I think this may be one of the most perfectly named books I’ve ever read.  This story is somewhat about growing up and making it through high school.  It’s partly about abuse and the families that go through it.  It touches on what it’s like to be different, to be unwanted, to be looked down on and teased by your peers.  It’s also about young love, the power and reality of it, even if it can’t last.  But mostly, it’s about Eleanor and Park.  Somehow, Rowell managed to make them seem both familiar and utterly distinct and unusual.  Park reads comic books on the bus and tries to get along with his all-American father and his Korean mother.  Eleanor is painfully aware of her size and her man’s clothing, but she gives all her extra money to her abused mother.  What starts out as a begrudging seating arrangement on the bus turns into friendship and then something more, and soon Eleanor and Park are reading comics together, swapping mix tapes, and spending awkward evenings eating dinner with Park’s parents.  Despite the darkness that is always hanging over their relationship, I couldn’t stop reading.  (In fact, I opened the book to read a few pages before I went to sleep and ended up finishing the last 75 pages in one go–oops.)

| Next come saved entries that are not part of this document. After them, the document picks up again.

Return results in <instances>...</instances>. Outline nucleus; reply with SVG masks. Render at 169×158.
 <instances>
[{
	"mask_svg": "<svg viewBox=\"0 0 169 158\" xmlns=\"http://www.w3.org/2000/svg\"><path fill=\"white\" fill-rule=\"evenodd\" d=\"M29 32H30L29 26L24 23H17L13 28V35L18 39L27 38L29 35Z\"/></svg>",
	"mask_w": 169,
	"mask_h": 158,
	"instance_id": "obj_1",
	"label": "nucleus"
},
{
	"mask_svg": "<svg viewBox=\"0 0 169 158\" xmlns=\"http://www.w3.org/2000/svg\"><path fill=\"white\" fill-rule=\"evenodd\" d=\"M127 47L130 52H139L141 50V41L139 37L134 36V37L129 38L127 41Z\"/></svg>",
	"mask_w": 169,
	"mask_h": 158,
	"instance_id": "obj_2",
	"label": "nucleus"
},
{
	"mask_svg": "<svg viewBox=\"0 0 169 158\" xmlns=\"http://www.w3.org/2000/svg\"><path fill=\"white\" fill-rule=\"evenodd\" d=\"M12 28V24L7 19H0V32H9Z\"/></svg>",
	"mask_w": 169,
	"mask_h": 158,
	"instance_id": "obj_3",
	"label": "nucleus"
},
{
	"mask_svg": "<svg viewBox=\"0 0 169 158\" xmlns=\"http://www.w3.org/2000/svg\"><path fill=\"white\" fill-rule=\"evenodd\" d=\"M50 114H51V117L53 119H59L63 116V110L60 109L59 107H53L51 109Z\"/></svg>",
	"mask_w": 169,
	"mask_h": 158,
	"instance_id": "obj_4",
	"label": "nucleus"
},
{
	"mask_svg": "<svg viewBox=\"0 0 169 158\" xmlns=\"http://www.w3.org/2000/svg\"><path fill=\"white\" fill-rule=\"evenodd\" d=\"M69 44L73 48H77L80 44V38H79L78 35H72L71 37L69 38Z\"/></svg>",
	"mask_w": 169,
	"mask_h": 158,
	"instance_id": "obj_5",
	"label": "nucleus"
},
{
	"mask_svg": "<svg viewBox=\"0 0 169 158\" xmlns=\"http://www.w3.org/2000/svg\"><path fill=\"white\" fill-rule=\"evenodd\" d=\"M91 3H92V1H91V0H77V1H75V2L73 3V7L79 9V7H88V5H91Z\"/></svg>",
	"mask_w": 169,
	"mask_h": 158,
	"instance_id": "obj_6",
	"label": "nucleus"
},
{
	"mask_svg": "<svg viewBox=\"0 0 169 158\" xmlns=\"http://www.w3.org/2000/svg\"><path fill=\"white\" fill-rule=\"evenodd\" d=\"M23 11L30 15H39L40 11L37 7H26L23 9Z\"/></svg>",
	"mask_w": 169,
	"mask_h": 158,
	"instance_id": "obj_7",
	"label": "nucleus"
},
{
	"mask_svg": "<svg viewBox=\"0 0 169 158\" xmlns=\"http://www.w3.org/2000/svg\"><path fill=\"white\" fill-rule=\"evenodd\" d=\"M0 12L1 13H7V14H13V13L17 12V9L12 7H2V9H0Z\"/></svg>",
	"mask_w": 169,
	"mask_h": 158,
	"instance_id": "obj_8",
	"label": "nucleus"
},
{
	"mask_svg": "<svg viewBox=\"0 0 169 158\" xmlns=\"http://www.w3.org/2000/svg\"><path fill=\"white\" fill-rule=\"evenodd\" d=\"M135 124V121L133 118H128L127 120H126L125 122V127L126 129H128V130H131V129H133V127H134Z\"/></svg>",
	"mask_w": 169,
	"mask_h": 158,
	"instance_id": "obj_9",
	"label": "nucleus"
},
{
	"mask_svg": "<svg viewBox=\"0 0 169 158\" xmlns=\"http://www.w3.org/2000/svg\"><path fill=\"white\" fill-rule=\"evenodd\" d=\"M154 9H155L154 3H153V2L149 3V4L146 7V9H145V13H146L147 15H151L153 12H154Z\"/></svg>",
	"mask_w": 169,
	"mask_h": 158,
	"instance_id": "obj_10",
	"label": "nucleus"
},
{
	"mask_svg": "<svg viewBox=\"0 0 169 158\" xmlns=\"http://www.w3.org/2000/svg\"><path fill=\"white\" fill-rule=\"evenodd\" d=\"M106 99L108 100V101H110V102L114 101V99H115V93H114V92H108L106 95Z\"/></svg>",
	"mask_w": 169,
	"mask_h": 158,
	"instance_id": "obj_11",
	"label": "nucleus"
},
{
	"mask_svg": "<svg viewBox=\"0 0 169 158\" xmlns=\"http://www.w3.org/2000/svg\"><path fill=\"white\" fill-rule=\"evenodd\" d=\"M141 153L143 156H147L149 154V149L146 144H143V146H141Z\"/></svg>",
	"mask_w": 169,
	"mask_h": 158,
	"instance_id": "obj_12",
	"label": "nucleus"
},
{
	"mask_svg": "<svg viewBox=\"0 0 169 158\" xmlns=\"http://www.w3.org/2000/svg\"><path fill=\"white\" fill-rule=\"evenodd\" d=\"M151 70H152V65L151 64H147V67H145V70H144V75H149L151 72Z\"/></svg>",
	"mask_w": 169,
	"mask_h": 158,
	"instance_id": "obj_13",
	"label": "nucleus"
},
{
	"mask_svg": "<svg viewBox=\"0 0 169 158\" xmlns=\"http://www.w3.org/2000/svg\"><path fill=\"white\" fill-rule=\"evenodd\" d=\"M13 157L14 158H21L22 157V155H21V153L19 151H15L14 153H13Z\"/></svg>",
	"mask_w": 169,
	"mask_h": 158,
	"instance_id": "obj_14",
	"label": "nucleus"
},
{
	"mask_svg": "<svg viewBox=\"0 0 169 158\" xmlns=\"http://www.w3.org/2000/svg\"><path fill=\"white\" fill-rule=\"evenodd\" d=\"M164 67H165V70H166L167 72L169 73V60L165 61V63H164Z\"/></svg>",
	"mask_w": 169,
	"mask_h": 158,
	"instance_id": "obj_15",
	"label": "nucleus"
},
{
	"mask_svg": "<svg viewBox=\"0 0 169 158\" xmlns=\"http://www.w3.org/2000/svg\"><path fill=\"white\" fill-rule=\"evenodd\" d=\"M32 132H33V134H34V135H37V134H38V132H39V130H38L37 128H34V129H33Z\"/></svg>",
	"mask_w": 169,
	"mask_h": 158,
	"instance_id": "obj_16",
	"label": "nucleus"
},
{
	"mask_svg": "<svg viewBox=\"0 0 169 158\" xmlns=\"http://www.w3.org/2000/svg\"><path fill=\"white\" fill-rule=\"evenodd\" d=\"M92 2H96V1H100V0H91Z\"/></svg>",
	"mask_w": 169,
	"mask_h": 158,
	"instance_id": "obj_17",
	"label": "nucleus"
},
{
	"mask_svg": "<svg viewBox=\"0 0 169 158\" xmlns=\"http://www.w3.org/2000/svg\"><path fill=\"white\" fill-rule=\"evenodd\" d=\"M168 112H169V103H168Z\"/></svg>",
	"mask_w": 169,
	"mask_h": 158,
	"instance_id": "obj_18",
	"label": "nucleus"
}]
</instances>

There is some swearing in this book, but just so you’re not fooled, there is a disproportionate amount of swearing in the first chapter or so.  Sexual situations are implied but not explicitly discussed (even I wasn’t made uncomfortable by them, and I’m notoriously squeamish about things like that).  Still, this book is for older teens and adults, not the preteen set.  Eleanor’s abusive stepfather is the main reason for this, as well as the aforementioned cursing, sexual situations, and just general high school mean girls and bullies.  If you can look beyond those things, however, you’ll find a book that is achingly beautiful, sad and heartwarming at the same time.